DOCUMENTO ORIGINAL:
==========

Robert Kurz - La huida hacia adelante

La huida hacia adelante

El eventual ataque norteamericano a Irak servirá no para desbaratar al terrorismo, sino para conseguir petróleo a bajo precio y así suavizar las contradicciones de la globalización.

Robert Kurz

El ataque militar de los Estados Unidos contra Irak parece ser cosa decidida. En esta cuestión, el gobierno del presidente George W. Bush ya mostró sus intenciones lo suficiente como para dar marcha atrás sin desprestigiarse. En realidad, el avance militar empezó hace ya tiempo. Los EE.UU. desplazan constantemente nuevos contingentes de tropas hacia sus bases en Oriente Próximo. Una formación naval suplementaria, con el portaaviones Constellation, está en camino a la región del golfo, donde ya se encuentra el Abraham Lincoln. Todo esto sólo tiene sentido porque el ataque se está preparando a pesar de todos los esfuerzos políticos. El gobierno norteamericano declaró abiertamente que no va a permitir que la tan invocada «comunidad internacional» ate sus manos. El intento de arrancar una resolución de la ONU adecuada a sus propósitos sirve tan sólo como acompañamiento diplomático. La voluntad de desencadenar el ataque es evidentemente más fuerte que cualquier evaluación equilibrada.

==========

TAREAS POR HACER:
**a.** Del artículo sobre el ataque a Irak, copia el fragmento que empieza con las palabras que contienen "El eventual ataque" y termina con "de la globalización.", pero cambia "petróleo" por "gas".
**b.** Anota todos los nombres propios de personas y de barcos que aparecen en el artículo sobre el ataque a Irak.
El material no hace falta para nada.

EXTRACTO DE DATOS:
==========

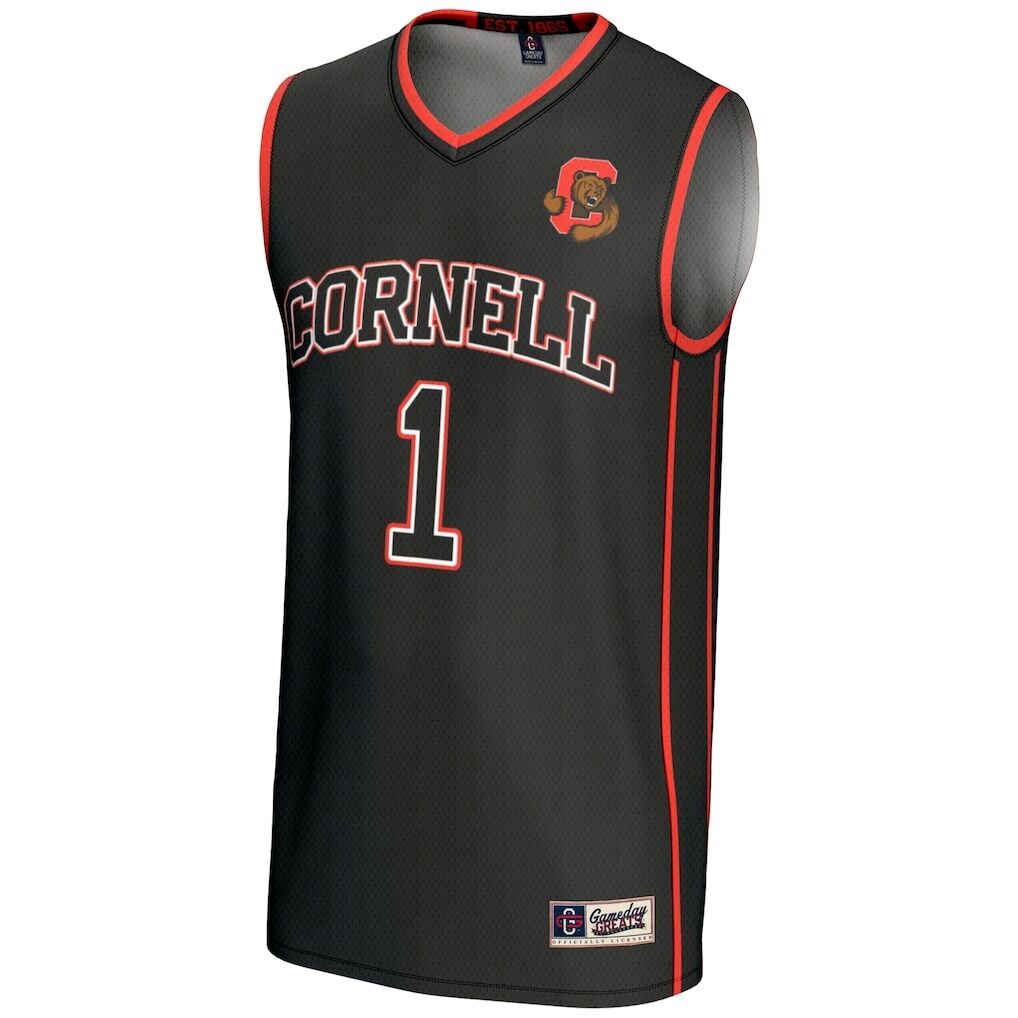 #1 Cornell Big Red GameDay Greats Unisex Lightweight Basketball Jersey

==========

RESPUESTAS DADAS:
**a.**
El eventual ataque norteamericano a Irak servirá no para desbaratar al terrorismo, sino para conseguir gas a bajo precio y así suavizar las contradicciones de la globalización.

**b.**
- Robert Kurz
- George W. Bush
- Constellation
- Abraham Lincoln